(PROVIDED TEXT):
Gregory B. Poling’s 2022 work explores the history of a hotly contested waterway.


U.S. Navy and Japan Maritime Self-Defense Force ships in the South China Sea.[1]


There is a struggle for control of the South China Sea, and China is winning. Every country whose shores touch the waterway has been caught in a decades-long tangle of disputed sovereignty claims, international dialogues, and diplomatic confusion. The United States has been woven into the web since long ago, seeking to protect its international interests. But pursuing the country’s objectives in the region is growing increasingly difficult, particularly now that China has become so aggressive in asserting its claims. On Dangerous Ground: America’s Century in the South China Sea by Gregory B. Poling unravels the historical knots, guiding the reader through a densely detailed account of the twentieth century in the titular waterway. Poling describes competing claims, expansions of those claims, and American responses to regional tensions, shedding light on the past and present of the South China Sea. However, some of Poling’s proposed solutions to the difficulties facing the U.S. and its allies appear flawed.

 

Poling first identifies two key interests which America has sought to protect through its activities in the South China Sea. One interest is freedom of the seas. Since the early nineteenth century, the United States has been a staunch proponent of the freedom of the seas. Freedom of navigation specifically has been very important for American merchant and naval vessels in their expansion of the country’s influence. The other interest Poling pinpoints is the maintenance of America’s network of alliance commitments. In the decades following World War II, the United States engaged in a careful balancing act, seeking to retain its credibility as a military ally while trying to avoid entanglement in its allies’ sovereignty disputes.

(EXTRACTED INFORMATION):
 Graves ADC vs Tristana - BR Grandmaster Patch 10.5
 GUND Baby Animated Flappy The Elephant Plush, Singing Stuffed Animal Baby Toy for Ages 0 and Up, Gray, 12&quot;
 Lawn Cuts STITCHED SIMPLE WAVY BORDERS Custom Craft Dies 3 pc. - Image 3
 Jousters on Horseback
==
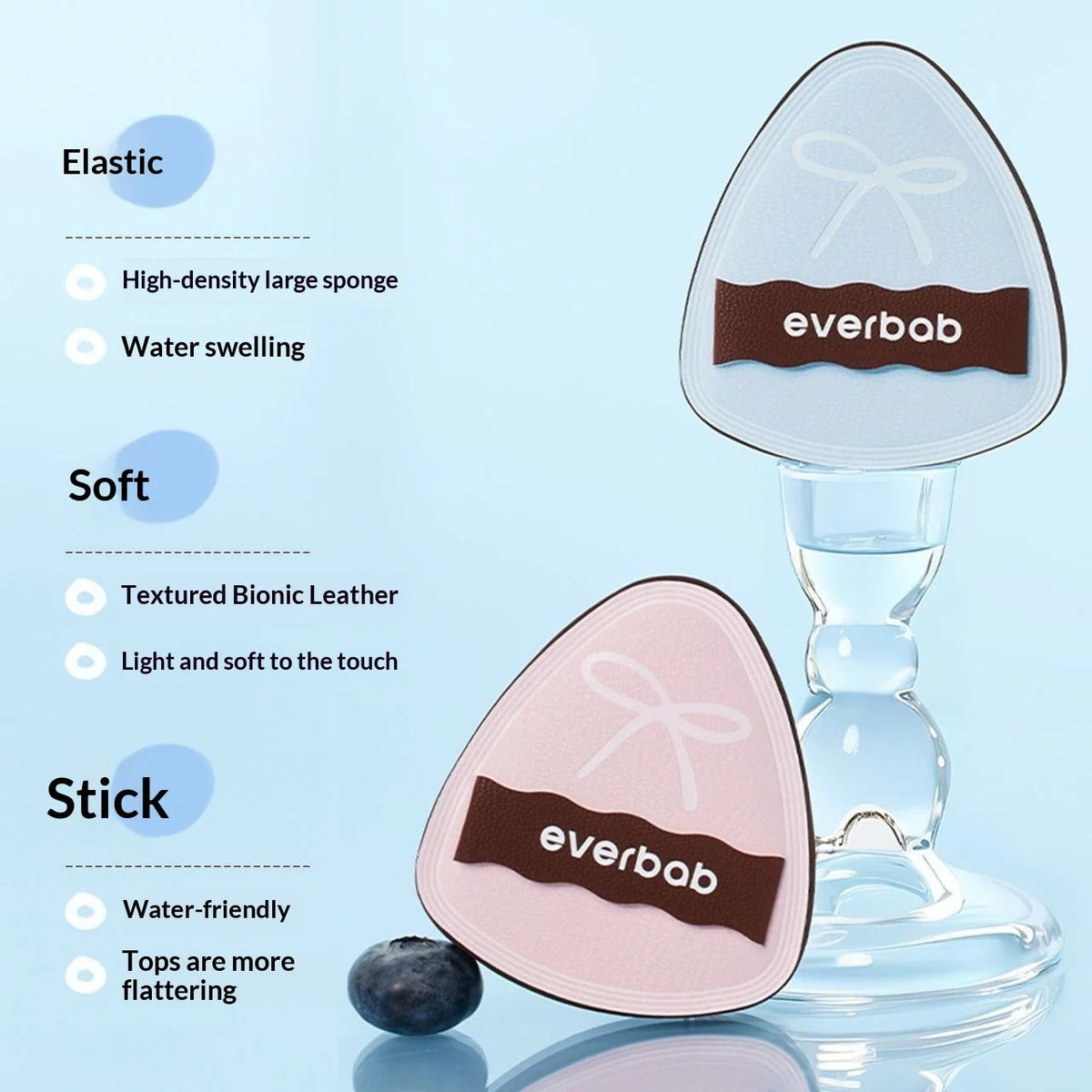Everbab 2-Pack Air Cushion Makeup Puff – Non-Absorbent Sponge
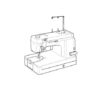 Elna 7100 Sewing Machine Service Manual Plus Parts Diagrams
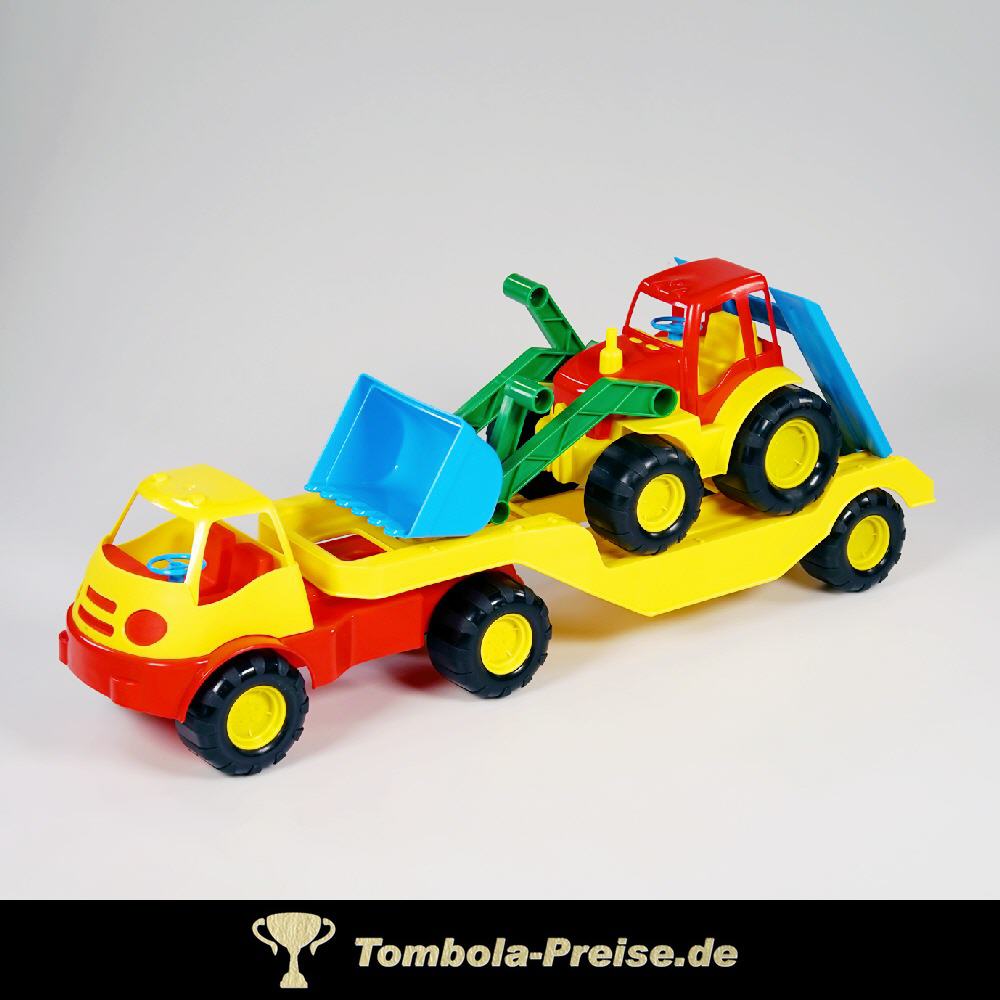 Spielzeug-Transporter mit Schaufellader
...
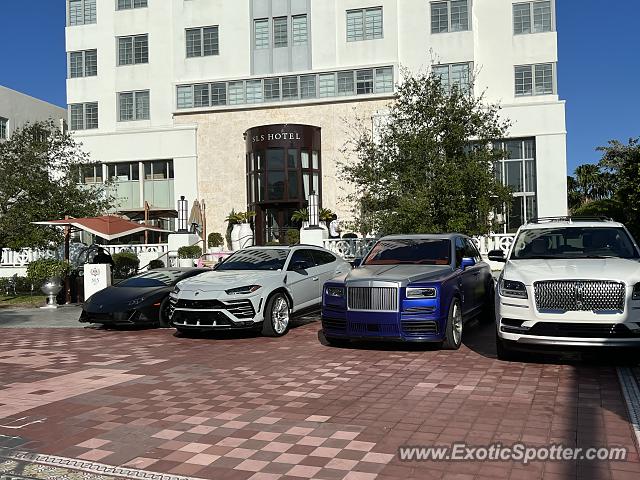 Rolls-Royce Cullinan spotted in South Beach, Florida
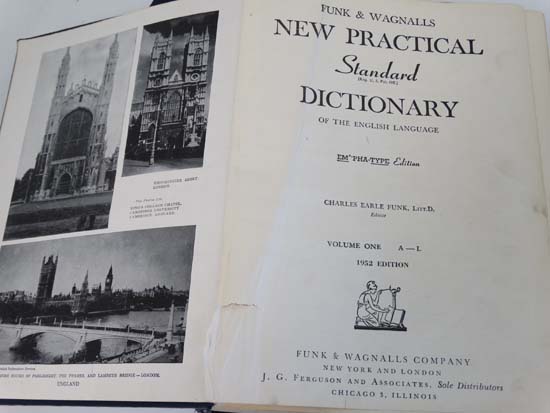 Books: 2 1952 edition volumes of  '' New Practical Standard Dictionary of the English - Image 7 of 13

(TASK):
From the book review above about the South China Sea, extract the passage from "Poling first identifies" to "allies’ sovereignty disputes." without altering a word.

(WRITTEN REPLY):
Poling first identifies two key interests which America has sought to protect through its activities in the South China Sea. One interest is freedom of the seas. Since the early nineteenth century, the United States has been a staunch proponent of the freedom of the seas. Freedom of navigation specifically has been very important for American merchant and naval vessels in their expansion of the country’s influence. The other interest Poling pinpoints is the maintenance of America’s network of alliance commitments. In the decades following World War II, the United States engaged in a careful balancing act, seeking to retain its credibility as a military ally while trying to avoid entanglement in its allies’ sovereignty disputes.